Разве это не орфически-пифагорейская мистерия, где искусство понимается уже не как игра, а как высшая мудрость, как средство приобщения к тайнам духа и мироведения? И разве Ноно всю жизнь не стремился именно к такой цели, избегая всякого легкомыслия и всякого потворства вкусам “широких масс”? Поздний Ноно остался “ангажированным” художником, но если в более ранние периоды его захватывала политика (“Нетерпимость 1960”) и история (“Под жарким солнцем, полным любви”), то в 80-е годы он обратился к пра-источнику всякой истории — к мифу.
[51]
Его спутником и проводником на этом пути, своеобразным Вергилием, стал философ Массимо Каччари, отбиравший и компоновавший для Ноно тексты и формулировавший разделявшиеся ими обоими идеи. Каччари — соавтор Ноно не только в “Прометее”, но и в ряде предшествовавших сочинений.
 Это “Дышащая ясность”[6] (“Das atmende Klarsein,” 1981), «”Ио, фрагмент „Прометея”» (1981), “Горе хладным чудовищам”
 (“Guai ai gelidi mostri”, 1983). Он подобрал также тексты для сочинения „Когда они умирают. Польский дневник № 2″ (“Quando stanno morendo… 1982”).
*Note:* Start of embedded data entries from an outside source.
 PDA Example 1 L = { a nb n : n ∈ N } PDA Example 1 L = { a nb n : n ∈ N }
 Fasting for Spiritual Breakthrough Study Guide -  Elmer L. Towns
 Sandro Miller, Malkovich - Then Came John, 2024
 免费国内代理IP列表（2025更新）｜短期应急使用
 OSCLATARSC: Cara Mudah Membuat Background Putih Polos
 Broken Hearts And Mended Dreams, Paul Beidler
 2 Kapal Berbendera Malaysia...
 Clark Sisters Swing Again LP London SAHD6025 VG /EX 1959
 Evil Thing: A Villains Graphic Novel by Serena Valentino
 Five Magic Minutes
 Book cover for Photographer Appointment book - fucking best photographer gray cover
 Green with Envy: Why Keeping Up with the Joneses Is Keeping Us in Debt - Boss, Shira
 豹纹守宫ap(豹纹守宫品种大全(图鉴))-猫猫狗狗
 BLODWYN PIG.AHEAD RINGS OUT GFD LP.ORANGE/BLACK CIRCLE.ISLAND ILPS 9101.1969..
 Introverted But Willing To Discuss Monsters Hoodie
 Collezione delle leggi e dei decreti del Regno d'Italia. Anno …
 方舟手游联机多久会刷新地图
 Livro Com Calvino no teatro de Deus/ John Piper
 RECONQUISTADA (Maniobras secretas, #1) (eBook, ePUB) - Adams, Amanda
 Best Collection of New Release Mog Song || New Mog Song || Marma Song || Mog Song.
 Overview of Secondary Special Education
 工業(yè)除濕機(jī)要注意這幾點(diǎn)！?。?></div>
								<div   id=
В “Дышащей ясности” для маленького хора и басовой флейты использованы тексты из орфических гимнов (на древнегреческом) и из “Дуинских элегий” Рильке (на немецком); итальянские тексты М. Каччари являются в основном переводом древнегреческих. Таким образом делается попытка слить
 эллинскую, романскую и германскую традицию в одно духовное целое. Идею этого целого проникновенно объяснил сам Каччари: «После поздней бури, из ночной темноты, открывается и поднимается многоцветное откровение, дышащая ясность бытия. Ясность, у которой есть цвет и дыхание, — это не просто Свет, который в своей ослепляющей сути равен Ночи <…> Нисходить в Аид — значит искать то место, откуда истекает источник Мнемосины. Мнемосина делает эту жизнь боже- ственной. Потому что мы — отпрыски богов, пусть даже несчастные. Так, отпивая из источника Мнемосины, мы вырываемся „ins Freie” — на волю, на открытый простор. „Свобода” здесь — не освобождение о т мира, но освобождение мира от точки зрения, обрекающей его на незначительность всего, что происходит мгновение за мгновением. „Момент” и „движение” имеют один корень (momenta viene da movere); даже источник Мнемосины движется и течет. Но течет он — ins Freie, это не идентичное повторение, а пере-сотворение (ri-creazione). Это — Празднество, однако не установленный ритуал. Свобода, открытое пространство — это место, место для нас, где влюбленные могут строить башни и обретать блаженство <…>. Нам дается выход на волю — пусть узкий, потаенный, почти невидимый. Этот выход — везде, его можно открыть где угодно. Он не только в конце, как это мыслится в эсхатологии. Или же этот выход есть вечно возможный Конец. Не наш удел достичь его, но мы должны уметь дожидаться его: бдя, говоря, слушая. Мгновение, сиюминутное „ныне” творения позволяет вещи просто быть, как если бы у нас было подлинное Настоящее
[52]
(„хайре, хайре, хайре”)[7], данное как страстность (pathema), самое полное, что можно вытерпеть <…>. Непомерное Мгновение скорее “спасает” творение, чем отрицает его. Здесь говорится, в конце концов, что „Hiersein ist viel” – что тут-бытие, существование – есть, и это – много. Мнемосина постоянно обновляет память» (цит. по: Cacciari, 1984, 49).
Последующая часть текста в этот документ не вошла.